INSTRUCTIONS FOR THE TASK:
Reproduce word for word the stretch of the mental health blog post below that runs from "I do not treat" up to and including "come and go.".

PROVIDED TEXT:
*** Begin section ***
Sometimes I just wish that i could be as good to myself as i am for others.

I do not treat myself very well. I do not seek help, i do not ask, and i suffer for it. I know my resources to the letter, i know what is there i just can not bring myself to “Burden” others even the ones who get paid to do this as a job. I think when i think of mental health i want to think of others first and put mine off to the side until it overflows like boiling pot of water. Until it gets there i do not pay attention to it, maybe a sad song will fix it, and that’s not right and i know it, you know it, everyone knows it. Its been my mission over the past two years to get my head on straight and try and keep it there. I have made progress but its a journey not a trip. Good days stay and bad days come and go.

We write a lot on this blog about adulthood, especially the millennial generations cause well we are them. IN this generation mental health has become a foreground discussion and we are going to be the generation that breaks the stigma around the “IT” or our mental health. I just know it. What we will struggle with is the realization is that the helpers do not help themselves. The helpers will put off everything until it goes too far and “boils over.”

We need to get better at the fact that we matter as well as others.

If we can make common actions happen then the words to spur those soon to be common conversations on our view on mental health would change. This week should be about others but in reality you matter just the same, we love you and its OK to have a conversation about you. It’s what matters the most.
*** End section ***
STORED DATA:
*** Begin section ***
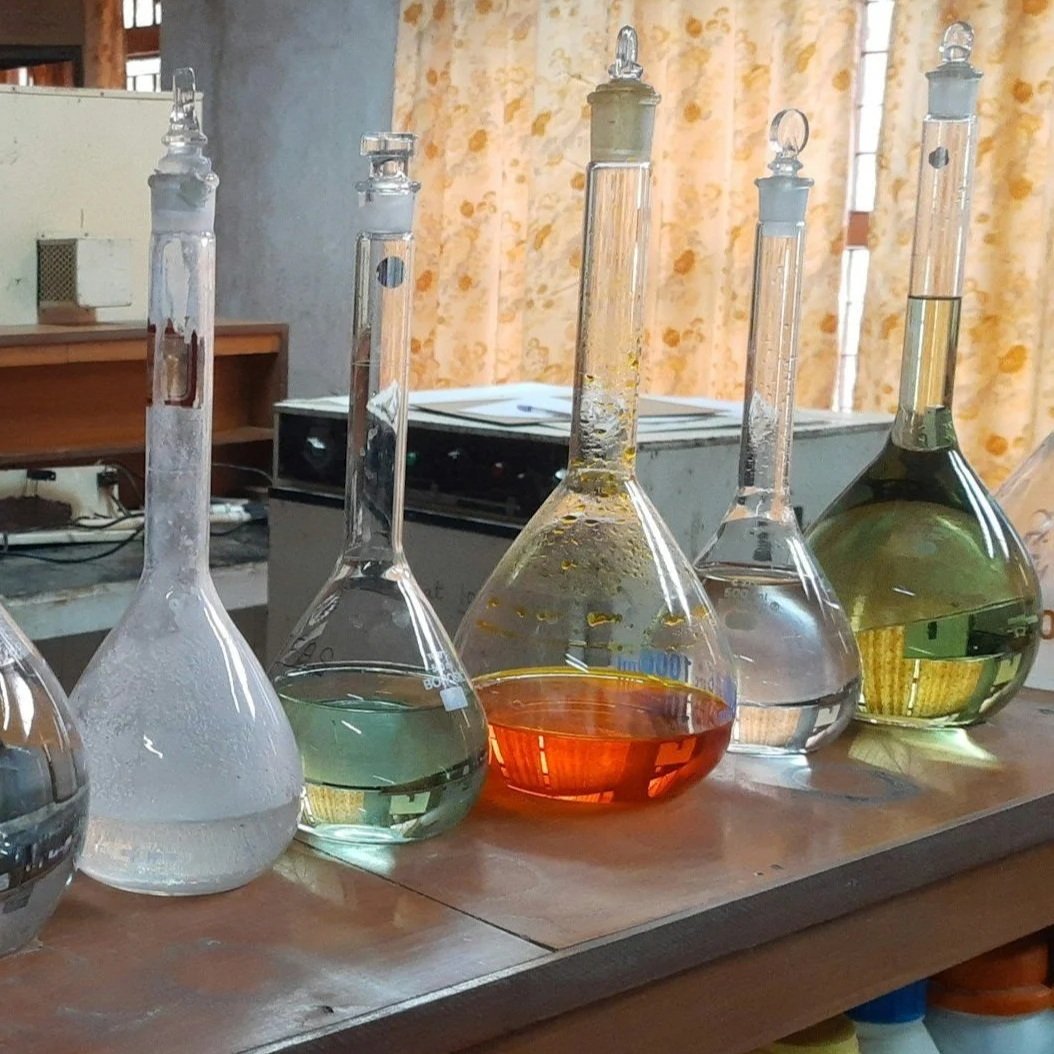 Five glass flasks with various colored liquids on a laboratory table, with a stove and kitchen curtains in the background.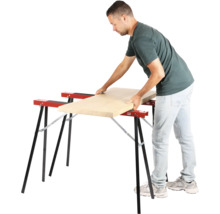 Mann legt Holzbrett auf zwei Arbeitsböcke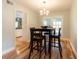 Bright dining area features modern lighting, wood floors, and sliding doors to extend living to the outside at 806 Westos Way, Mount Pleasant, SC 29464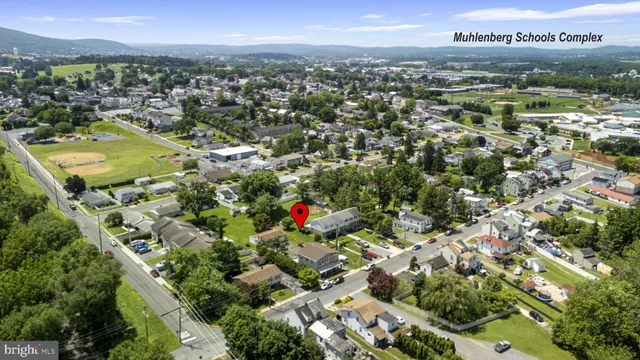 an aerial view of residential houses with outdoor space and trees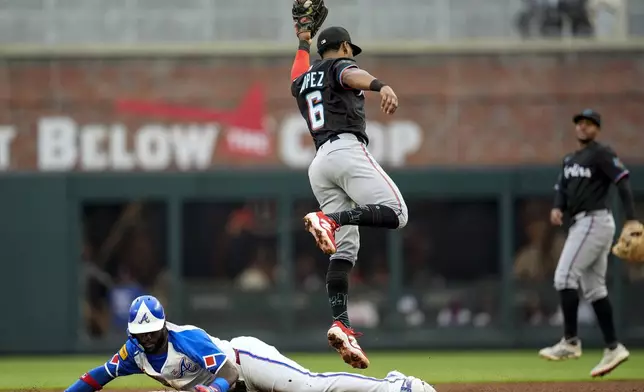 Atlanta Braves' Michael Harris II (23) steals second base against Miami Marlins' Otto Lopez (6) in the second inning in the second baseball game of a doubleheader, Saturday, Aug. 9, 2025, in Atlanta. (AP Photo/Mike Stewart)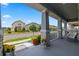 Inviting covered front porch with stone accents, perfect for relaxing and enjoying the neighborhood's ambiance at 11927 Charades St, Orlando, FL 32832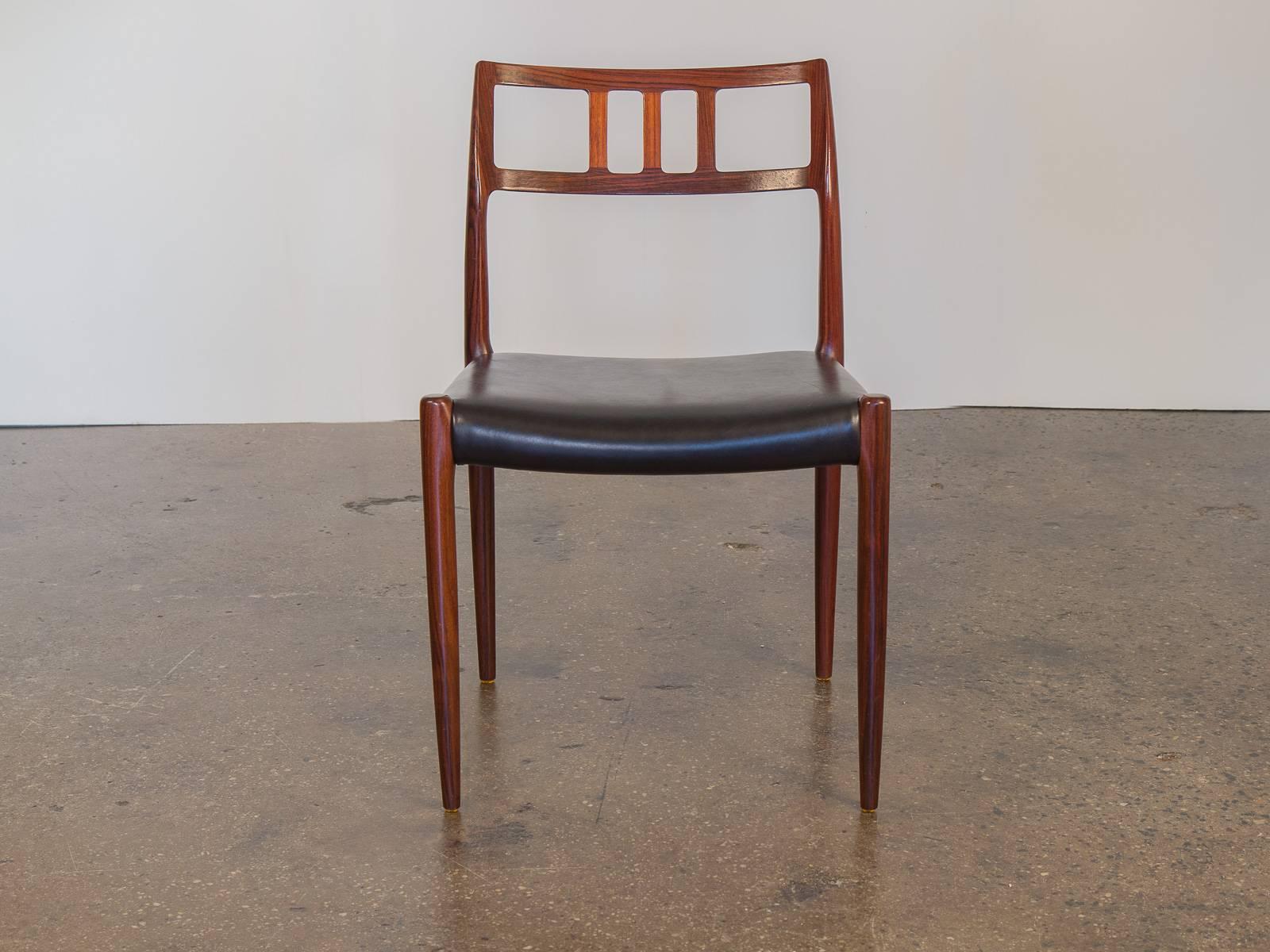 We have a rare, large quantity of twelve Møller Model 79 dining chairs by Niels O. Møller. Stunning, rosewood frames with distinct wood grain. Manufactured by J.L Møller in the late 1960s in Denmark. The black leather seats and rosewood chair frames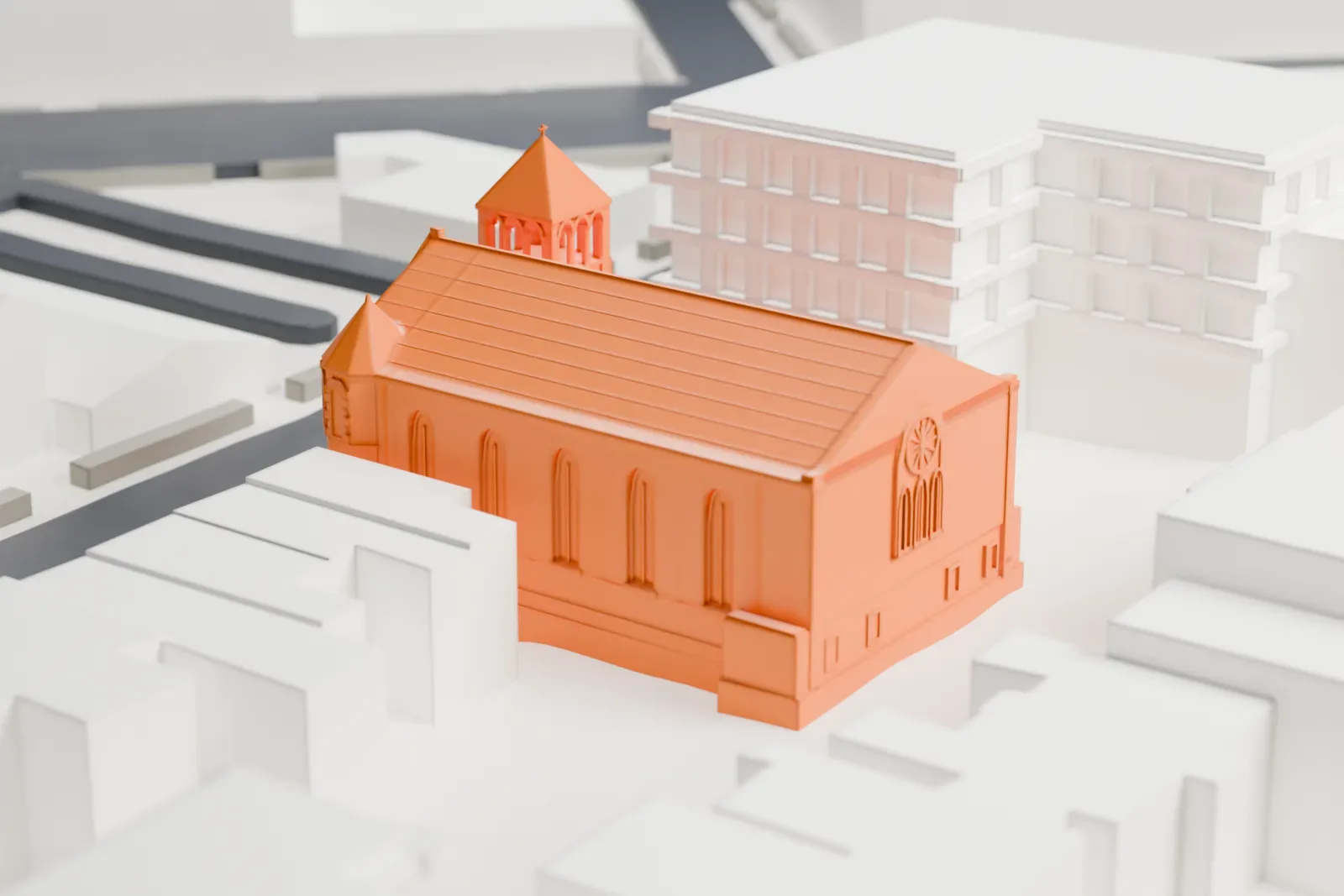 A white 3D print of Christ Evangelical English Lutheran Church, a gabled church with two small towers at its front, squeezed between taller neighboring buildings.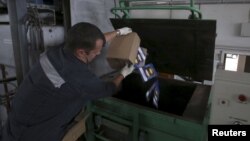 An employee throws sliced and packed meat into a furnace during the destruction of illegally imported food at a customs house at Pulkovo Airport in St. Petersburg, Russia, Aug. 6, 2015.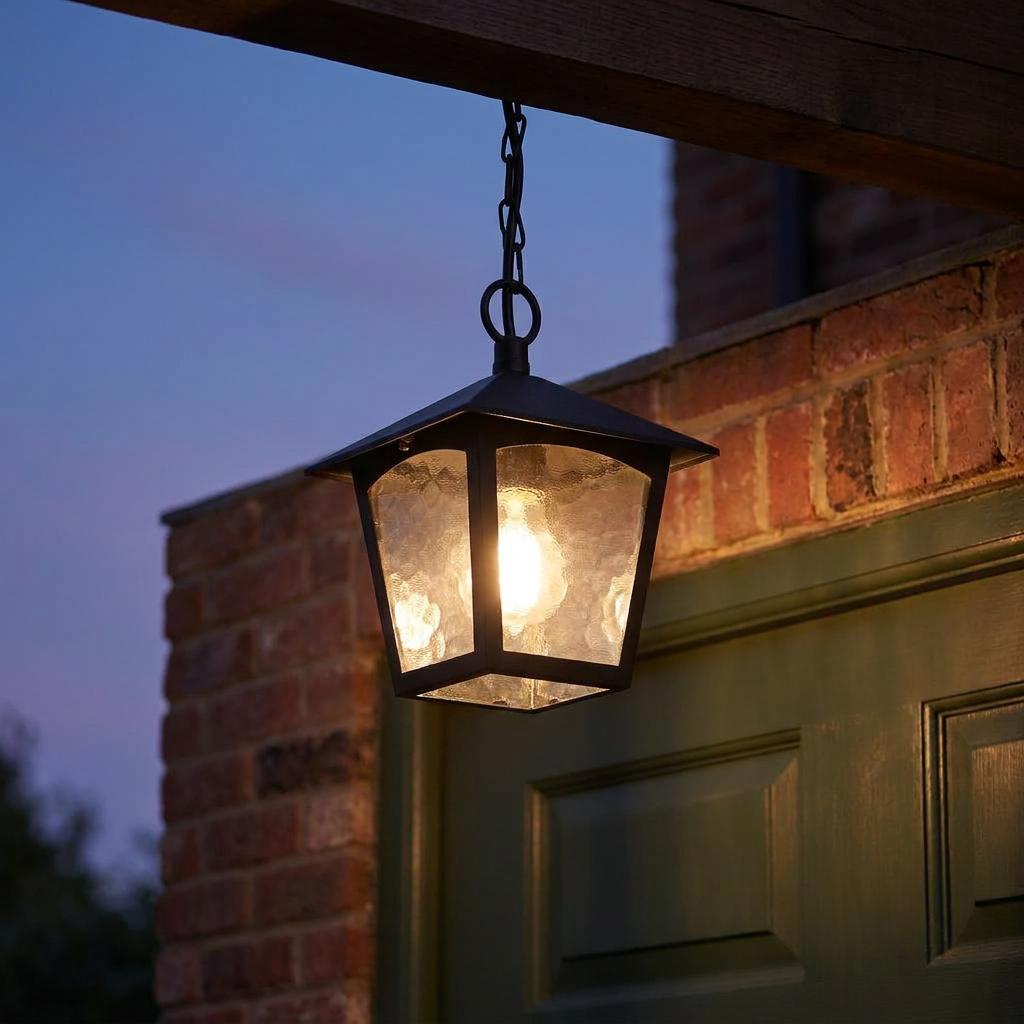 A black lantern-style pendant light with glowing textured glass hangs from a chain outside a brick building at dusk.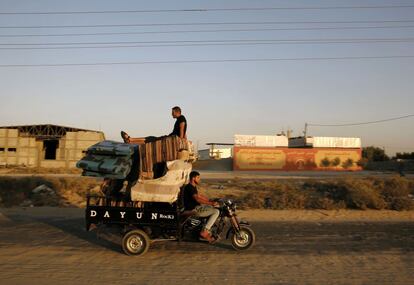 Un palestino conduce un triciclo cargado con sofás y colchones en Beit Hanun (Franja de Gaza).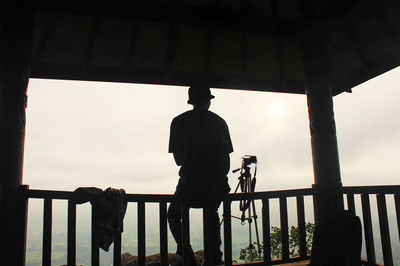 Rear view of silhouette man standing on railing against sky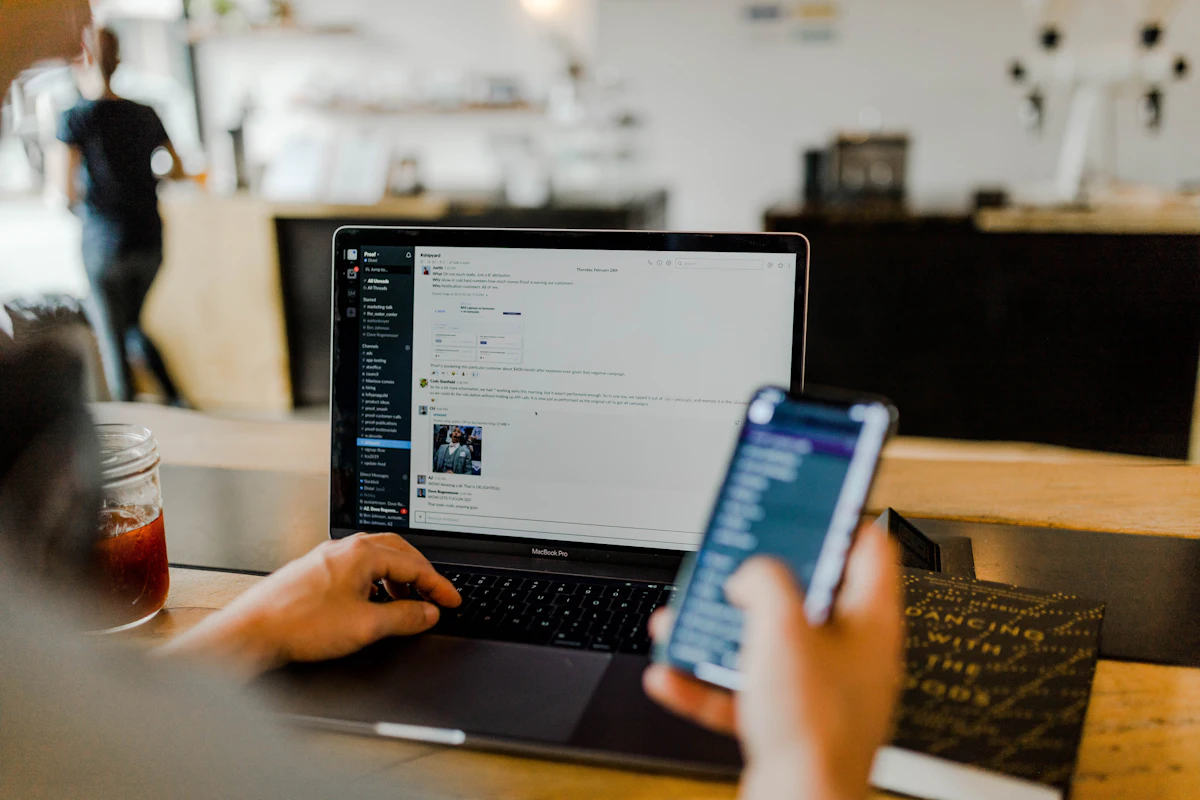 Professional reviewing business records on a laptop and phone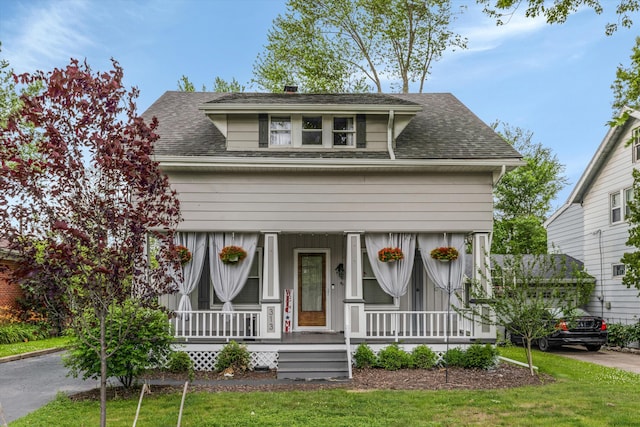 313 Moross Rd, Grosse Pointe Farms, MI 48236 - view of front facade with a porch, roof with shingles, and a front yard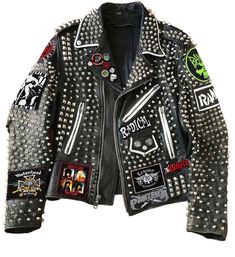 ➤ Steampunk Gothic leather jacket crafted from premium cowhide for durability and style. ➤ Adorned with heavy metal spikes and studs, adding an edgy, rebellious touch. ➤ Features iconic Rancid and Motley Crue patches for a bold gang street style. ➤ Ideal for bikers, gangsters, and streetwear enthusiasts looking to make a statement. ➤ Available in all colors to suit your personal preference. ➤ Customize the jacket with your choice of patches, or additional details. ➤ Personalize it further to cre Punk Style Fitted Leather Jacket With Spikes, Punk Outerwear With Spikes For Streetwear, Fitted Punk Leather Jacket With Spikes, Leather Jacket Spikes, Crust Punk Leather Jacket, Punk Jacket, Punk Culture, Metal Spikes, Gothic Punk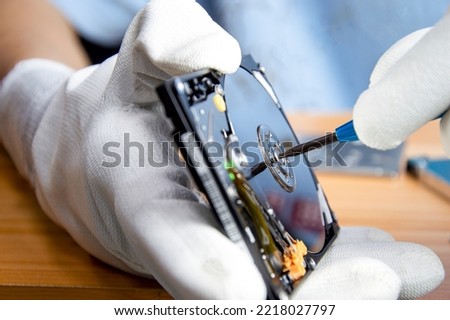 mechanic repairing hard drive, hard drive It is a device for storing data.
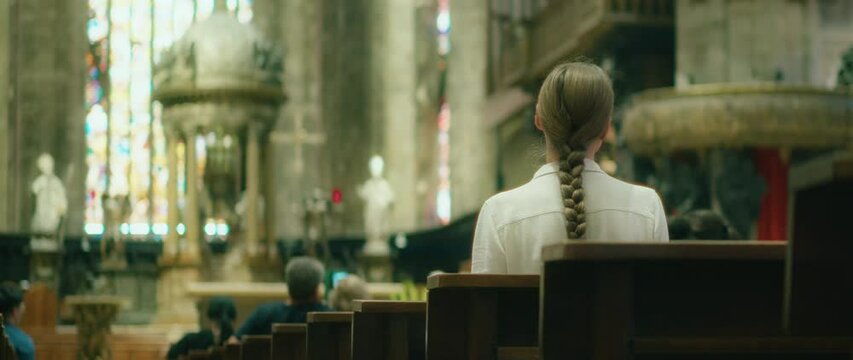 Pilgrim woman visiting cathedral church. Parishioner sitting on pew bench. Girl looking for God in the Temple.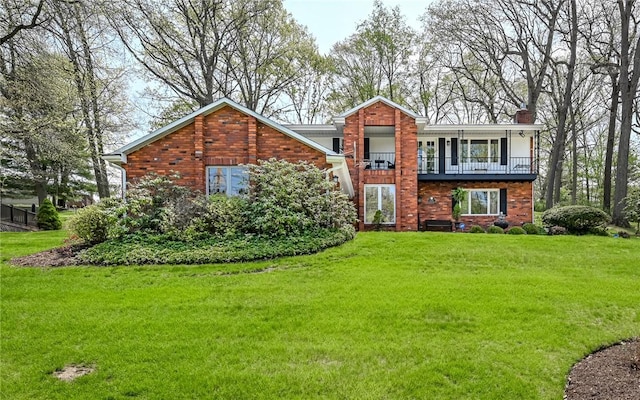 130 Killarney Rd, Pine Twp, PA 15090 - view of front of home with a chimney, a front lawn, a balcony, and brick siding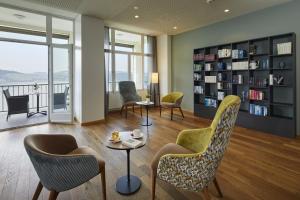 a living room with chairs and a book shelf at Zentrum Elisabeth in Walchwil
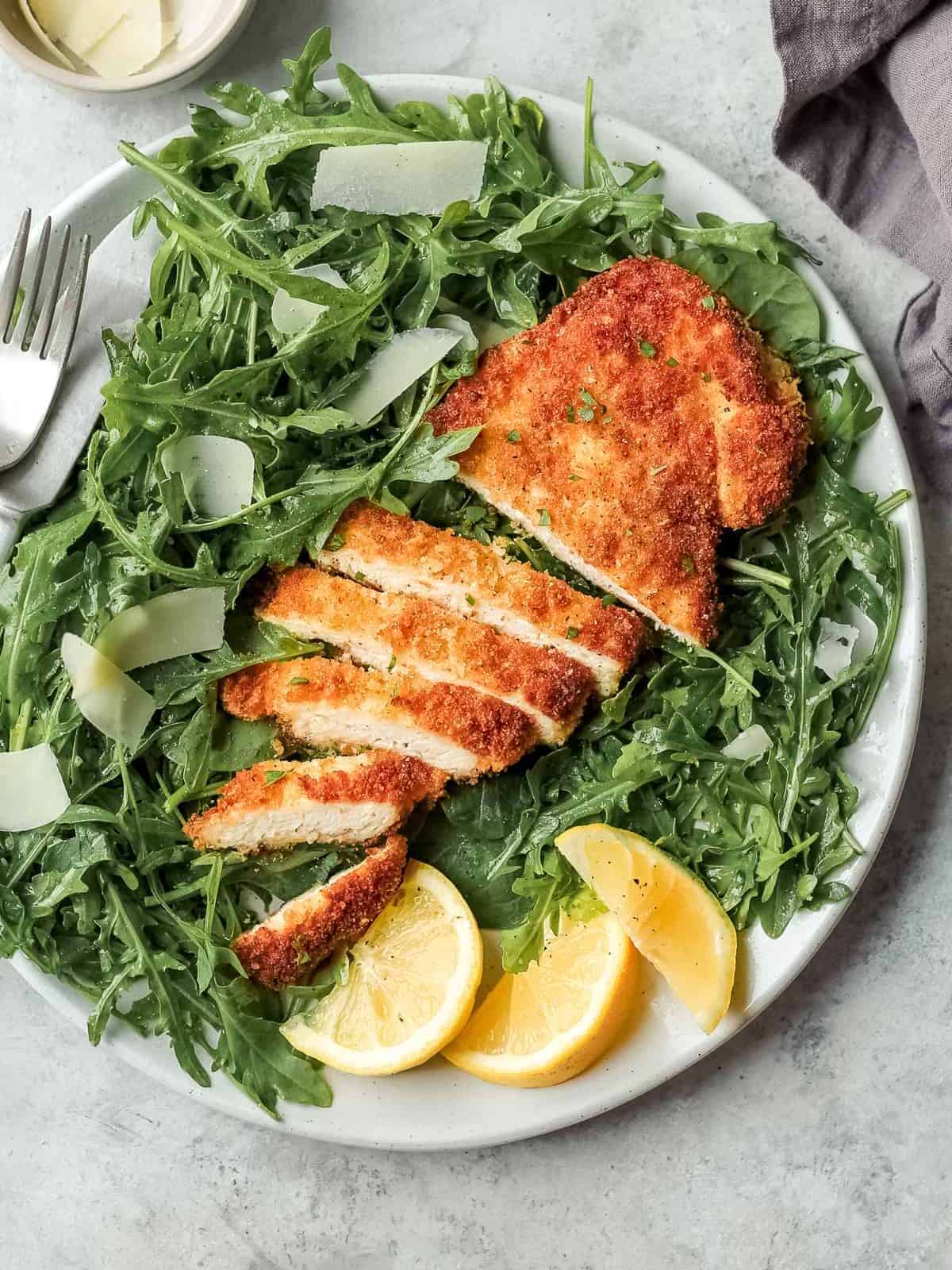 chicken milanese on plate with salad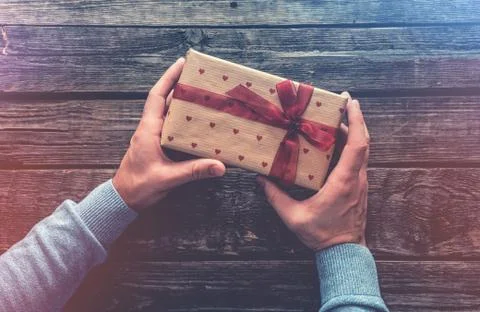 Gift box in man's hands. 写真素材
*** End section ***
RESPONSE TO THIS TASK:
I do not treat myself very well. I do not seek help, i do not ask, and i suffer for it. I know my resources to the letter, i know what is there i just can not bring myself to “Burden” others even the ones who get paid to do this as a job. I think when i think of mental health i want to think of others first and put mine off to the side until it overflows like boiling pot of water. Until it gets there i do not pay attention to it, maybe a sad song will fix it, and that’s not right and i know it, you know it, everyone knows it. Its been my mission over the past two years to get my head on straight and try and keep it there. I have made progress but its a journey not a trip. Good days stay and bad days come and go.